-- START OF Records provided --

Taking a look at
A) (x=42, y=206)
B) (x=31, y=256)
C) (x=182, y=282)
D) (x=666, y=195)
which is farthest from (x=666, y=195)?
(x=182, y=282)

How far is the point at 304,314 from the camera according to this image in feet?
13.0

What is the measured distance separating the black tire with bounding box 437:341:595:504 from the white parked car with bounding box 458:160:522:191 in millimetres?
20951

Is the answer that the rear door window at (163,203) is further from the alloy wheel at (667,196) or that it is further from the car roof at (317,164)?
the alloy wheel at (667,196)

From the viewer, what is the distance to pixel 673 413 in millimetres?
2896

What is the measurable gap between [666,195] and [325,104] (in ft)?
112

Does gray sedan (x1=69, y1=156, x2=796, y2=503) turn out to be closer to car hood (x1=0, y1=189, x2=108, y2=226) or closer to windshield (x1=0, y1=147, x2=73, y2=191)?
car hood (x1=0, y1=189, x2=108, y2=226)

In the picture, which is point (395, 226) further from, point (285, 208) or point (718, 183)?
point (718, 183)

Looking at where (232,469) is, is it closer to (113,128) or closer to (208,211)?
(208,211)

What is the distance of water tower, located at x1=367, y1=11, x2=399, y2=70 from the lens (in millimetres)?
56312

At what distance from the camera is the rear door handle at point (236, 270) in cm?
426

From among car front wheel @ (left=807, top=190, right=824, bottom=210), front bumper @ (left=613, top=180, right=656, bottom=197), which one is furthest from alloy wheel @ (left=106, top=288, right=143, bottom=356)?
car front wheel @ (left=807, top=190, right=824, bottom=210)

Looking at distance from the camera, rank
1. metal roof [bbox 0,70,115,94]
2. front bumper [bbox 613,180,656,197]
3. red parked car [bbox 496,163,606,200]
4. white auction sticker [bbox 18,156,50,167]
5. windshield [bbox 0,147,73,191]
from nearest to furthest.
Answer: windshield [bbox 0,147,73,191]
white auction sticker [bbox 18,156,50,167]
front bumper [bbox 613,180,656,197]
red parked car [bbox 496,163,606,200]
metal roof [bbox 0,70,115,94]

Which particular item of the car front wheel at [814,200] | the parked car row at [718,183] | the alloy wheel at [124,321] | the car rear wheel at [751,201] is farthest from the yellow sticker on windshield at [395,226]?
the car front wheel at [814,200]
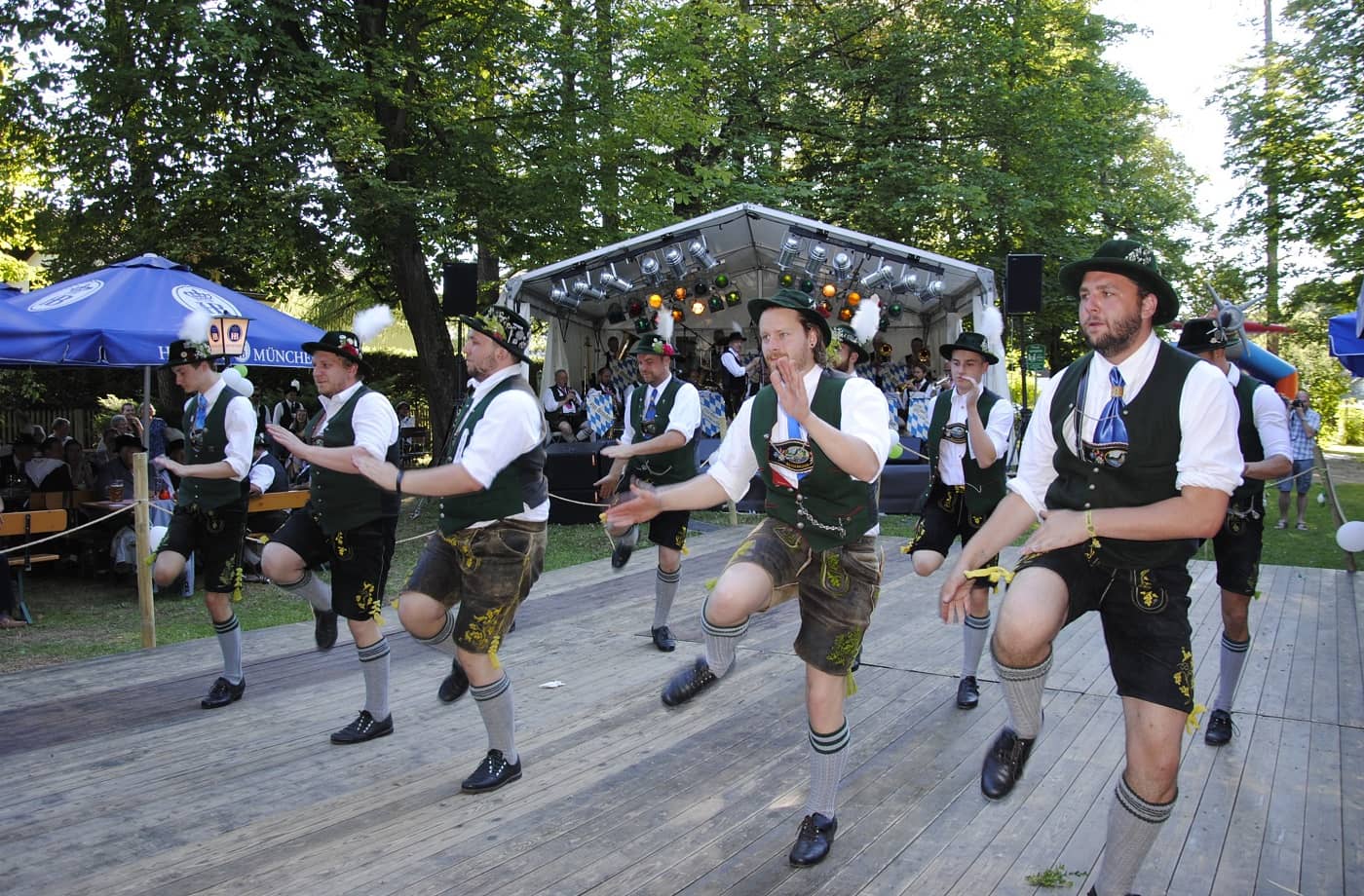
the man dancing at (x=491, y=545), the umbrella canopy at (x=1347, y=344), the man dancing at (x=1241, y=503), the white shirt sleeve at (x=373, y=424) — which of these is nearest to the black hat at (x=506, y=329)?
the man dancing at (x=491, y=545)

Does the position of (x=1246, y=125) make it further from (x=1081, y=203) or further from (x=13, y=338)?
(x=13, y=338)

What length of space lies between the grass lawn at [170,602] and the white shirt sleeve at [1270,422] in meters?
5.79

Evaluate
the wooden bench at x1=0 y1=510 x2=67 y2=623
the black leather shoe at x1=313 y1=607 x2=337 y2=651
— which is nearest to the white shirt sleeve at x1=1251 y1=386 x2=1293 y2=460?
the black leather shoe at x1=313 y1=607 x2=337 y2=651

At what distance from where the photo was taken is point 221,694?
17.5 ft

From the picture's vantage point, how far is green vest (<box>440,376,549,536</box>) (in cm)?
402

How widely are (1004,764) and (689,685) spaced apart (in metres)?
2.04

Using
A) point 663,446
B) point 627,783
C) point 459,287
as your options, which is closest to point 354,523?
point 627,783

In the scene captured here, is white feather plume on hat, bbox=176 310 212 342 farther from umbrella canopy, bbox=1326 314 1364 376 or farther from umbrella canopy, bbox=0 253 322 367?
umbrella canopy, bbox=1326 314 1364 376

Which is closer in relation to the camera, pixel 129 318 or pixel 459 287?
pixel 129 318

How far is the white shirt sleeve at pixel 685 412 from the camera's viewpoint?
21.0 feet

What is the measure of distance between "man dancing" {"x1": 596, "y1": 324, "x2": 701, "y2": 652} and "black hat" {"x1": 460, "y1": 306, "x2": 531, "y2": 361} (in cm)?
173

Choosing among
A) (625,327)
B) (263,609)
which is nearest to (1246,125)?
(625,327)

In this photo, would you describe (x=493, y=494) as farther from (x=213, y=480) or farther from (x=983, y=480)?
(x=983, y=480)

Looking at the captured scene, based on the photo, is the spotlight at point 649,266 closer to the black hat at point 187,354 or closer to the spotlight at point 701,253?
the spotlight at point 701,253
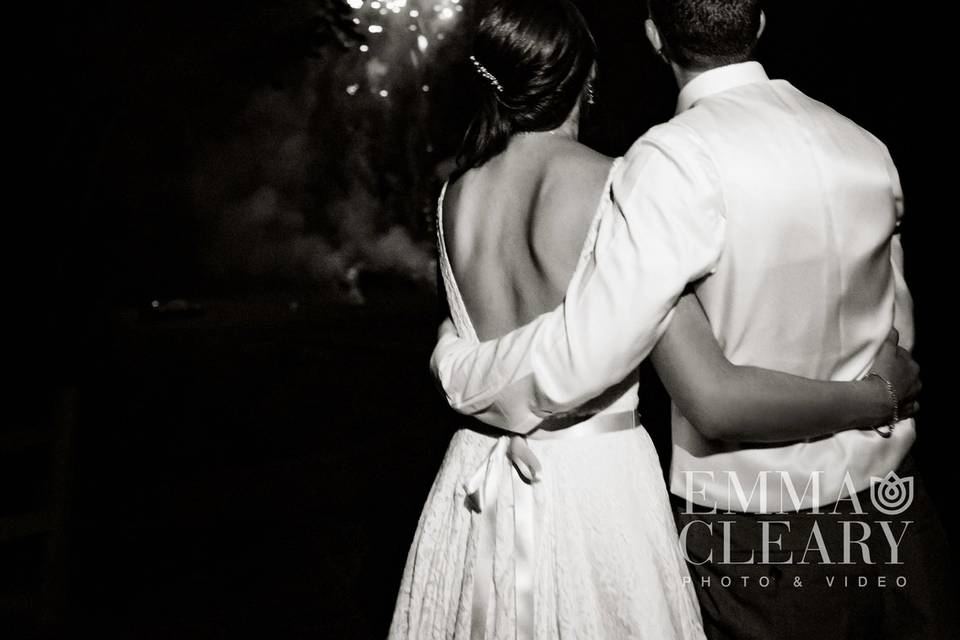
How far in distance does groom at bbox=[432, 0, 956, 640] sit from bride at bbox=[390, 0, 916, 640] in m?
0.09

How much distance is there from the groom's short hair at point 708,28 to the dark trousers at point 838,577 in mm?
697

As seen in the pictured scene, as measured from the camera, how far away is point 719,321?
128cm

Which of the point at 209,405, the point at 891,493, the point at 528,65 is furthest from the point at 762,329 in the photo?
the point at 209,405

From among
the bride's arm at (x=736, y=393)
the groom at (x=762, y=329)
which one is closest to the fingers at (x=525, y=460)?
the groom at (x=762, y=329)

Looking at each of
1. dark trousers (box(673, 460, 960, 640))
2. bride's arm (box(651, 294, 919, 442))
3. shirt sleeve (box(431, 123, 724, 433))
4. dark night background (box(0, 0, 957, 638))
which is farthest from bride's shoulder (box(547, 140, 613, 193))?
dark night background (box(0, 0, 957, 638))

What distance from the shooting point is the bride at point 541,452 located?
4.66 feet

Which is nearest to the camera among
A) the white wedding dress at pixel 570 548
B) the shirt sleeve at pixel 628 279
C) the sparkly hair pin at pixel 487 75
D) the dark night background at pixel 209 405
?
the shirt sleeve at pixel 628 279

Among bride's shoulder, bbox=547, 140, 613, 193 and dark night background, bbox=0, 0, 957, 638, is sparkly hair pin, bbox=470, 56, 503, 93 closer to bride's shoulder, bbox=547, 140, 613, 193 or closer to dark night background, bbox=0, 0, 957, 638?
bride's shoulder, bbox=547, 140, 613, 193

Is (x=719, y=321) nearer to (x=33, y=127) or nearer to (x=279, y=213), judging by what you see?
(x=33, y=127)

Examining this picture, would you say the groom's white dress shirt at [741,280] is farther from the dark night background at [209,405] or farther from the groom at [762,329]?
the dark night background at [209,405]

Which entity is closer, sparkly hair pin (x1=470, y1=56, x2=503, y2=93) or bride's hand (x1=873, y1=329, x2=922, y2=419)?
bride's hand (x1=873, y1=329, x2=922, y2=419)

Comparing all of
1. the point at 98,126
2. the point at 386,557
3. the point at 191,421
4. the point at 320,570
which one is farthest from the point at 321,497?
the point at 191,421

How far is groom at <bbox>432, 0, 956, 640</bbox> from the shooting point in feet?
3.86

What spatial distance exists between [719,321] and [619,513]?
373mm
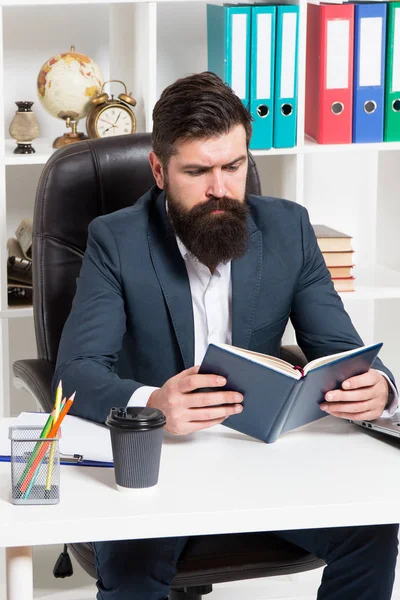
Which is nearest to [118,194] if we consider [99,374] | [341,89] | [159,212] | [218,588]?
[159,212]

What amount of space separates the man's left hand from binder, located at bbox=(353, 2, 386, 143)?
1.26 metres

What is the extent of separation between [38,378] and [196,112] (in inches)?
24.6

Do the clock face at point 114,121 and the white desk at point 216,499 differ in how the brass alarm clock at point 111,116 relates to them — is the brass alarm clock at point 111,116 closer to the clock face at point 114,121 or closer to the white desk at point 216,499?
the clock face at point 114,121

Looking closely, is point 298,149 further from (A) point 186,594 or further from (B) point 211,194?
(A) point 186,594

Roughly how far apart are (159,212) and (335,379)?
0.64 meters

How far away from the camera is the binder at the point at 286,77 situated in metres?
2.59

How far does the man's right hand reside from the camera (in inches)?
59.4

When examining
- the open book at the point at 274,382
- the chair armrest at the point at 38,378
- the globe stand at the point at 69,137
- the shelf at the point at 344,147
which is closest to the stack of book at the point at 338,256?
the shelf at the point at 344,147

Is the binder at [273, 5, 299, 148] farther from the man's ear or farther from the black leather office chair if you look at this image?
the man's ear

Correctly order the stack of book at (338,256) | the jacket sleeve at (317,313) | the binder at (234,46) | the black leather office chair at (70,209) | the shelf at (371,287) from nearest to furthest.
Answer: the jacket sleeve at (317,313) → the black leather office chair at (70,209) → the binder at (234,46) → the shelf at (371,287) → the stack of book at (338,256)

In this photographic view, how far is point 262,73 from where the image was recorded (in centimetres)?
262

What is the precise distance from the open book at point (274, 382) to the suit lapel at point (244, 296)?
0.44 meters

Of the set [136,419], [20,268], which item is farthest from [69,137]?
[136,419]

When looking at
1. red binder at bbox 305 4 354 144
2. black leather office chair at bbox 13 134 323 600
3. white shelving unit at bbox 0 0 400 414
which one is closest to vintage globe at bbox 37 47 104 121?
white shelving unit at bbox 0 0 400 414
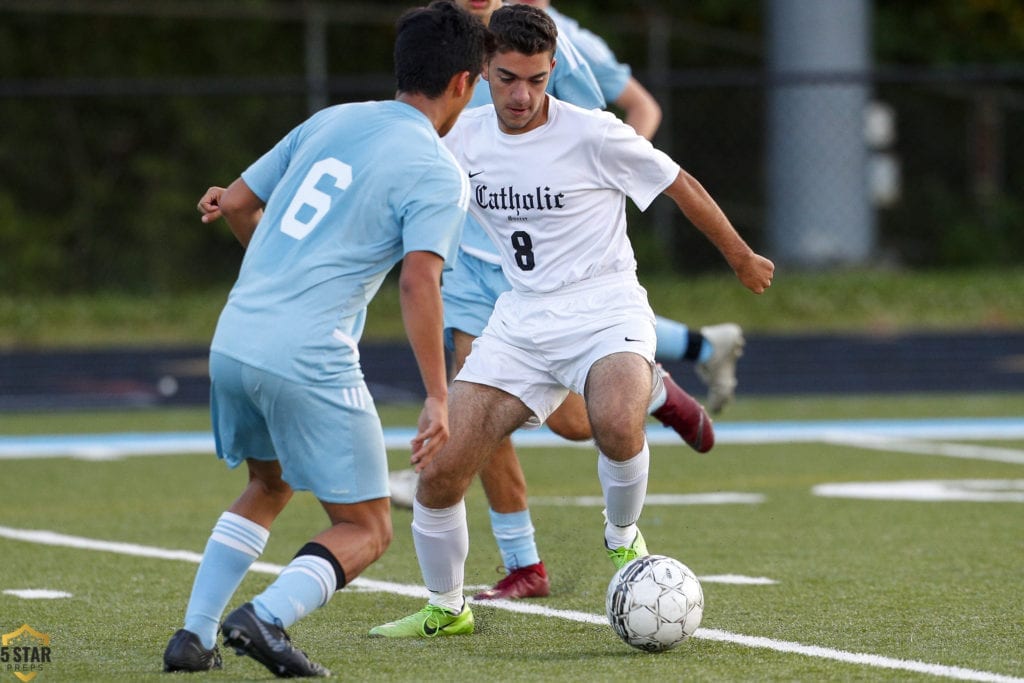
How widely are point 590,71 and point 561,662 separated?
2.62 metres

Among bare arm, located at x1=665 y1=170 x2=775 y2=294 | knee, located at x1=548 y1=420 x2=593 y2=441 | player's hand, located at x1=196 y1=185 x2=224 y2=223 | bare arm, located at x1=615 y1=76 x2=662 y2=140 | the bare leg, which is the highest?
bare arm, located at x1=615 y1=76 x2=662 y2=140

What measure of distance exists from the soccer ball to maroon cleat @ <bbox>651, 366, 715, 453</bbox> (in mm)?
1736

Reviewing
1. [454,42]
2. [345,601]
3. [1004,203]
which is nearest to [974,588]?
[345,601]

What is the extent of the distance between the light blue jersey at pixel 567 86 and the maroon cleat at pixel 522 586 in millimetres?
1190

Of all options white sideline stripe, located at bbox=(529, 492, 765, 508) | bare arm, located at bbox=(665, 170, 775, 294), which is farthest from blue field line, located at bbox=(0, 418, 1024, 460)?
bare arm, located at bbox=(665, 170, 775, 294)

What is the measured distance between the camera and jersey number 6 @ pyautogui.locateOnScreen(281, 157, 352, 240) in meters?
4.65

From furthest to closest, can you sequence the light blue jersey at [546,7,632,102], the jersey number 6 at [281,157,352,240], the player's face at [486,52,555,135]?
the light blue jersey at [546,7,632,102] → the player's face at [486,52,555,135] → the jersey number 6 at [281,157,352,240]

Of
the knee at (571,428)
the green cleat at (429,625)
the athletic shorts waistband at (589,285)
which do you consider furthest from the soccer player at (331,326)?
the knee at (571,428)

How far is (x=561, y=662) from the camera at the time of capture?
4906 mm

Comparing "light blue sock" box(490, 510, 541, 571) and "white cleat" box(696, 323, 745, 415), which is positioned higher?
"white cleat" box(696, 323, 745, 415)

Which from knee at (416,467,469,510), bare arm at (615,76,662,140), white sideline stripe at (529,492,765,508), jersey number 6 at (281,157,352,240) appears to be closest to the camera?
jersey number 6 at (281,157,352,240)

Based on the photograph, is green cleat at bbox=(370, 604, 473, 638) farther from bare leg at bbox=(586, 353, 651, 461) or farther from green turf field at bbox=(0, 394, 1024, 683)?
bare leg at bbox=(586, 353, 651, 461)

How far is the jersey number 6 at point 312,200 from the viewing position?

-- END OF Records provided --

(Exercise) Please output again, unchanged, the lines from the line containing "Of the set [136,419], [20,268], which" up to and including the line containing "2.62 metres", and leave the pictures out of your answer.

(Answer to the problem)
Of the set [136,419], [20,268], which item is farthest from [69,137]?
[136,419]

When looking at
1. red binder at bbox 305 4 354 144
2. black leather office chair at bbox 13 134 323 600
3. white shelving unit at bbox 0 0 400 414
which one is closest to vintage globe at bbox 37 47 104 121?
white shelving unit at bbox 0 0 400 414
How widely are point 590,71 and point 561,662 separated?
2.62 metres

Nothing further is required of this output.